[Begin Entries provided]

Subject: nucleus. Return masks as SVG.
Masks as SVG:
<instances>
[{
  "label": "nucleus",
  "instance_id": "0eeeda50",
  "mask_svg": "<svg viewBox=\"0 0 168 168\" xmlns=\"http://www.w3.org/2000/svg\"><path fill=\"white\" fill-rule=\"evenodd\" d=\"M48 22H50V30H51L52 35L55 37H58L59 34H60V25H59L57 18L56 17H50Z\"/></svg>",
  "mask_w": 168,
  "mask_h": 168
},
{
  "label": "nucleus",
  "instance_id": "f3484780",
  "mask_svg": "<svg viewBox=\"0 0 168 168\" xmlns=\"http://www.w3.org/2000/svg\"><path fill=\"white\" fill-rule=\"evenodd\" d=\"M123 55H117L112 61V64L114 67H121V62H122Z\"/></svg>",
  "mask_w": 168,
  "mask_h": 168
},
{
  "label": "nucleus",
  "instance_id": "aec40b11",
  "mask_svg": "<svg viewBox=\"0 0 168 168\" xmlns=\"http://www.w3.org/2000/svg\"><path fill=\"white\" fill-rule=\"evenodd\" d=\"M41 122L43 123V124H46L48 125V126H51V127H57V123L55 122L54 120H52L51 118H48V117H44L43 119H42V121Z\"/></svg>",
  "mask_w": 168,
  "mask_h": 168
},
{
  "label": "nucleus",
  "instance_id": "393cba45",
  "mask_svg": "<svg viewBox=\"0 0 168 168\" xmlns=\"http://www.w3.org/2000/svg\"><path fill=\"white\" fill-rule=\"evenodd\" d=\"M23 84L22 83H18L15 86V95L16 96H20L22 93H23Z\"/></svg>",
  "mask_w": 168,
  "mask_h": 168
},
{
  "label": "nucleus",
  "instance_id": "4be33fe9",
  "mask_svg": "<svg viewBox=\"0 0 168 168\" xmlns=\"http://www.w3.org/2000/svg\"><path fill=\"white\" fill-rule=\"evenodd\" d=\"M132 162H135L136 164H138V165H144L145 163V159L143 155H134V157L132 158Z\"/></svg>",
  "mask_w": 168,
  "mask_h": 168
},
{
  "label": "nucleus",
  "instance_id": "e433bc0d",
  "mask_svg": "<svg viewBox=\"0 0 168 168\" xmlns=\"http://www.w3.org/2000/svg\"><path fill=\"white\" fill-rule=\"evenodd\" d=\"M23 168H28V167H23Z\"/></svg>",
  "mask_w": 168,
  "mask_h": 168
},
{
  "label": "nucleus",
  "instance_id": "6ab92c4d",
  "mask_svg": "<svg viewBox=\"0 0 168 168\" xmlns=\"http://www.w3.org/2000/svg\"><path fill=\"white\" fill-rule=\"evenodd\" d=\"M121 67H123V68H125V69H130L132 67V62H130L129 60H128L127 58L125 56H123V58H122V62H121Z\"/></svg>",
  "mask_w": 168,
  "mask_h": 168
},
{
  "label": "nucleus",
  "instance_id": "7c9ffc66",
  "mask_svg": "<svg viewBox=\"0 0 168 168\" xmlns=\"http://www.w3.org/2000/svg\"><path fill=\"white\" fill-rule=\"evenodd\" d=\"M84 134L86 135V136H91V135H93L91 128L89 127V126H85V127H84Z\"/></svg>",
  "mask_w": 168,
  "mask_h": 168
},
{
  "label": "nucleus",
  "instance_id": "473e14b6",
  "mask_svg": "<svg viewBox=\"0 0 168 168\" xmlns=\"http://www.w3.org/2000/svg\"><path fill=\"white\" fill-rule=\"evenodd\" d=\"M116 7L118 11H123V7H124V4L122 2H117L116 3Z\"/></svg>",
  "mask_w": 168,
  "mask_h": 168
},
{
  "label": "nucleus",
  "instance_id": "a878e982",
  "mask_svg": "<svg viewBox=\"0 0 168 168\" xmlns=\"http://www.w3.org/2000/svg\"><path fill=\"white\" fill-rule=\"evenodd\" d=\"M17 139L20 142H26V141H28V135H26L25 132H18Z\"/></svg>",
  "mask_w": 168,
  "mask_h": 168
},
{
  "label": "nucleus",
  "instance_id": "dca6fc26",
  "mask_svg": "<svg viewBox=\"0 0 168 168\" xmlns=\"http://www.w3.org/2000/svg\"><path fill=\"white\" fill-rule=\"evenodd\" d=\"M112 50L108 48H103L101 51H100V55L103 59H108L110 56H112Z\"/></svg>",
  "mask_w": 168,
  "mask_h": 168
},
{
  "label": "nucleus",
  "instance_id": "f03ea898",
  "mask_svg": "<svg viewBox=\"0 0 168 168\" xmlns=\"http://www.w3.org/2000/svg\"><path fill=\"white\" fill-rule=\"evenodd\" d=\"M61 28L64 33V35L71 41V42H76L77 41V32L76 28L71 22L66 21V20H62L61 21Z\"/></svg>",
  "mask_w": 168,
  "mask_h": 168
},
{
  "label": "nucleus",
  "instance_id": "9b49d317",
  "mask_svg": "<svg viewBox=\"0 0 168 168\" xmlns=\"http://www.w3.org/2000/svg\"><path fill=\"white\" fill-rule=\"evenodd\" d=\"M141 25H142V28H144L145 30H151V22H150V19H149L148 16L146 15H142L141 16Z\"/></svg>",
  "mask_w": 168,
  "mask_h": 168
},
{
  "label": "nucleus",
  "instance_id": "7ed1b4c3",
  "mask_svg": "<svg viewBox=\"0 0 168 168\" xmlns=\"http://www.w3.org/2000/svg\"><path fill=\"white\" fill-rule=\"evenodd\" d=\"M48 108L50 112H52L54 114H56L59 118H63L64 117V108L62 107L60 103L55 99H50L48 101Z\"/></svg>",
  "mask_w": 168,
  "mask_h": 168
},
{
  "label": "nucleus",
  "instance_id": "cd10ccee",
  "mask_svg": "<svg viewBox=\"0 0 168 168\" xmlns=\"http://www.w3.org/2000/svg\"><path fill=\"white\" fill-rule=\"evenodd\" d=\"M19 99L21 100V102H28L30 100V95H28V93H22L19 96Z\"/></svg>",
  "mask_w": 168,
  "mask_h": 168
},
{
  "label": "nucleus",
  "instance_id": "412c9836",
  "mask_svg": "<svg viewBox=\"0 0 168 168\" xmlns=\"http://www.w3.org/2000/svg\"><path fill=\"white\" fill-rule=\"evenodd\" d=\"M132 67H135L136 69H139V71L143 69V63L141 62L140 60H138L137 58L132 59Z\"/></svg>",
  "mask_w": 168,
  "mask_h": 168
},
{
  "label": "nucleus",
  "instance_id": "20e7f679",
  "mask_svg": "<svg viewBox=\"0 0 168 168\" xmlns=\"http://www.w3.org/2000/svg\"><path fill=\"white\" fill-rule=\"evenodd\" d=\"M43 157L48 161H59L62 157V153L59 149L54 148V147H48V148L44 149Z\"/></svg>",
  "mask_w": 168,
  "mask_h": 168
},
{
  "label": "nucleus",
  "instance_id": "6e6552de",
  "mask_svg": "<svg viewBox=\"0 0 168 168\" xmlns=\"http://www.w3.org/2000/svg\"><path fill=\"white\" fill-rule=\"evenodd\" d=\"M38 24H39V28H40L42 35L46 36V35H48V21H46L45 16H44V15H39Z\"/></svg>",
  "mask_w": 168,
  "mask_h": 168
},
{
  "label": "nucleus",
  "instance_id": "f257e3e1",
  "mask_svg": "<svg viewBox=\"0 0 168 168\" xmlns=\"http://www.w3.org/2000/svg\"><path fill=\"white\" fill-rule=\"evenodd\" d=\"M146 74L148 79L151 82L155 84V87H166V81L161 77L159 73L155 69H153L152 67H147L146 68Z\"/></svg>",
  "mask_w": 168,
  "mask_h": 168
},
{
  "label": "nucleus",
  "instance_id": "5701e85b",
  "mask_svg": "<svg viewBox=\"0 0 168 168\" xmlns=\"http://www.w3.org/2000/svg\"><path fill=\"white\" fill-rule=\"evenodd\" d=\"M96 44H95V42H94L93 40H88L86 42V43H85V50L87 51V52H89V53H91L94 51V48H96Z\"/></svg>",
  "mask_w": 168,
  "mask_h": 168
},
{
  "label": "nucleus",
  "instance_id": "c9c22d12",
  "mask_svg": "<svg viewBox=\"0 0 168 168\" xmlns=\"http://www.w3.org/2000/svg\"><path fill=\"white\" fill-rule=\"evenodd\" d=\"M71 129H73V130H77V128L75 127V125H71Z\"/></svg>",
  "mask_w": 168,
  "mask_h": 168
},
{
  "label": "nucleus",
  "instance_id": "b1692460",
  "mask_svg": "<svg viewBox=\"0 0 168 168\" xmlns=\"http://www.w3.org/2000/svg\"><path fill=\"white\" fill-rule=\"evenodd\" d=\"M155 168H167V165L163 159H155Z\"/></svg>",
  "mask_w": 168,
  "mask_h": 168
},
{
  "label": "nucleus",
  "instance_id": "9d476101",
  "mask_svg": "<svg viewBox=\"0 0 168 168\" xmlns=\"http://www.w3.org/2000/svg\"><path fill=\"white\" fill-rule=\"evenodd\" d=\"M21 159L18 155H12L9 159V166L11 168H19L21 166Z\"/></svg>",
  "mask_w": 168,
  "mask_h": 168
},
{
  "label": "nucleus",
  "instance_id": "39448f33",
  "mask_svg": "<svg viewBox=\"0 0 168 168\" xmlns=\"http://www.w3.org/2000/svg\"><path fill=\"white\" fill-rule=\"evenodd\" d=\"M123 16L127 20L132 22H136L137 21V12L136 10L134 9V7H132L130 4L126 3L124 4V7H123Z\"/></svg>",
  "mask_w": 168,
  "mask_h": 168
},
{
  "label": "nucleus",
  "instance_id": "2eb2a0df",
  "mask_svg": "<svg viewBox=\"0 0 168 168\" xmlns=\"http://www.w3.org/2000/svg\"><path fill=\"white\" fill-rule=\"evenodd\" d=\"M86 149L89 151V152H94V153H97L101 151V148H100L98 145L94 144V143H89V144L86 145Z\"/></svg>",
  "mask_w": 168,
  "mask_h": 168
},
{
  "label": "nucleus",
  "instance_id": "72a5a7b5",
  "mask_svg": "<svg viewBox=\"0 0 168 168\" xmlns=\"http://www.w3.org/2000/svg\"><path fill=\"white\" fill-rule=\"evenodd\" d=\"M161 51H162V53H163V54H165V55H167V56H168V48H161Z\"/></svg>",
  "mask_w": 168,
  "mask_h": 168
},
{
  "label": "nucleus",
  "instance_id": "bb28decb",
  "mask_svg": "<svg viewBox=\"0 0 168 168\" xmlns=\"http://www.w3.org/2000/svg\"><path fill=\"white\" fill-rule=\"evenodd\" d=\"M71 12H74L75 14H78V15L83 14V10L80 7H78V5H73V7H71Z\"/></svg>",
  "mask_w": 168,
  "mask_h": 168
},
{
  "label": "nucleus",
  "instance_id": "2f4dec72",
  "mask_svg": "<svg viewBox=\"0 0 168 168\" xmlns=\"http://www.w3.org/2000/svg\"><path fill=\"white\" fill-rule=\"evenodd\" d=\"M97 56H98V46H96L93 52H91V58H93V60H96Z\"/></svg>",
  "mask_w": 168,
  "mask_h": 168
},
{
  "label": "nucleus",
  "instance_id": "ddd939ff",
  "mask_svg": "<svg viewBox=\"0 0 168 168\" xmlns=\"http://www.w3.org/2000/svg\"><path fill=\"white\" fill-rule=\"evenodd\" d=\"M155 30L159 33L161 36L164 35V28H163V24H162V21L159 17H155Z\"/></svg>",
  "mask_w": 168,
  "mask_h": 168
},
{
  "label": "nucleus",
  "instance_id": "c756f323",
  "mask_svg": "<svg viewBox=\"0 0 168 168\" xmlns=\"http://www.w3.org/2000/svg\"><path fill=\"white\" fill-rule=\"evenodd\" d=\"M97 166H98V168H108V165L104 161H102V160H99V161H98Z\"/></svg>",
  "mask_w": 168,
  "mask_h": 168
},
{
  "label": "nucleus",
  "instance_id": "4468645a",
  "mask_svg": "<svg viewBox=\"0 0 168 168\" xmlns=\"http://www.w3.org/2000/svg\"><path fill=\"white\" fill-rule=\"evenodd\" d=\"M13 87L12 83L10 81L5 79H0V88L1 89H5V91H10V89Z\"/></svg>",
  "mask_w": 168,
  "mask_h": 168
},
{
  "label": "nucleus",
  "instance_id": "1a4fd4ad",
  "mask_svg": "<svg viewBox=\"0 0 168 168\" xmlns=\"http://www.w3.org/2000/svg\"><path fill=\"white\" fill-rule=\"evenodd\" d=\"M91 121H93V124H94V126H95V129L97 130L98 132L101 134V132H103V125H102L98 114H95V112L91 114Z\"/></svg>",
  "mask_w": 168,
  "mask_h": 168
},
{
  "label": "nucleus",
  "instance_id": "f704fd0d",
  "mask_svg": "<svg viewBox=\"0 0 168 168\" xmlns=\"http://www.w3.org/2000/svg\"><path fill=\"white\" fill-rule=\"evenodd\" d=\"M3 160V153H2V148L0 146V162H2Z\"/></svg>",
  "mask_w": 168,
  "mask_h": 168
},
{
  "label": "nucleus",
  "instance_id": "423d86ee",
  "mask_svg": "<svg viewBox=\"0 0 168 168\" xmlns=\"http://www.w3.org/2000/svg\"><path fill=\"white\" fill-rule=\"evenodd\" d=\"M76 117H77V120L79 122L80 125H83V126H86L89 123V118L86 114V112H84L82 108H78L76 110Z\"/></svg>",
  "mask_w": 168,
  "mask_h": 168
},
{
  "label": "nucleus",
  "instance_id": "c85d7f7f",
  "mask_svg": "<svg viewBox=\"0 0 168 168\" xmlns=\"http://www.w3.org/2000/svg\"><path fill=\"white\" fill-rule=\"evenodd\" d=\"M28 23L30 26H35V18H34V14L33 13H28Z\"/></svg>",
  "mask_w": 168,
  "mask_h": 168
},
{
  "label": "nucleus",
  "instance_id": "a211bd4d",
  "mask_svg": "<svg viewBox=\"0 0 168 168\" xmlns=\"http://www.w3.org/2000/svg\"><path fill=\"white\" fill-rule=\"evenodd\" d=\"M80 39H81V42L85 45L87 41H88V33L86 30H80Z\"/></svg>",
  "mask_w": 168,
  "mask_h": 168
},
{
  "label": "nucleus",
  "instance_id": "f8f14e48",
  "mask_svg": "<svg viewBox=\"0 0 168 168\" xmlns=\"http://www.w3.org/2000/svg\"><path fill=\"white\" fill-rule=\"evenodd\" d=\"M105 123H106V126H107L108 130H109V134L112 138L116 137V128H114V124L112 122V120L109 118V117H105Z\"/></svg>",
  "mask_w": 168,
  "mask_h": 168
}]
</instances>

[End Entries provided]

--- The exercise ---
Please copy out the part of the items above that runs from their very first line through the line containing "22H50V30H51L52 35L55 37H58L59", with both of those lines included and every character unchanged.

--- Reply ---
Subject: nucleus. Return masks as SVG.
Masks as SVG:
<instances>
[{
  "label": "nucleus",
  "instance_id": "0eeeda50",
  "mask_svg": "<svg viewBox=\"0 0 168 168\" xmlns=\"http://www.w3.org/2000/svg\"><path fill=\"white\" fill-rule=\"evenodd\" d=\"M48 22H50V30H51L52 35L55 37H58L59 34H60V25H59L57 18L56 17H50Z\"/></svg>",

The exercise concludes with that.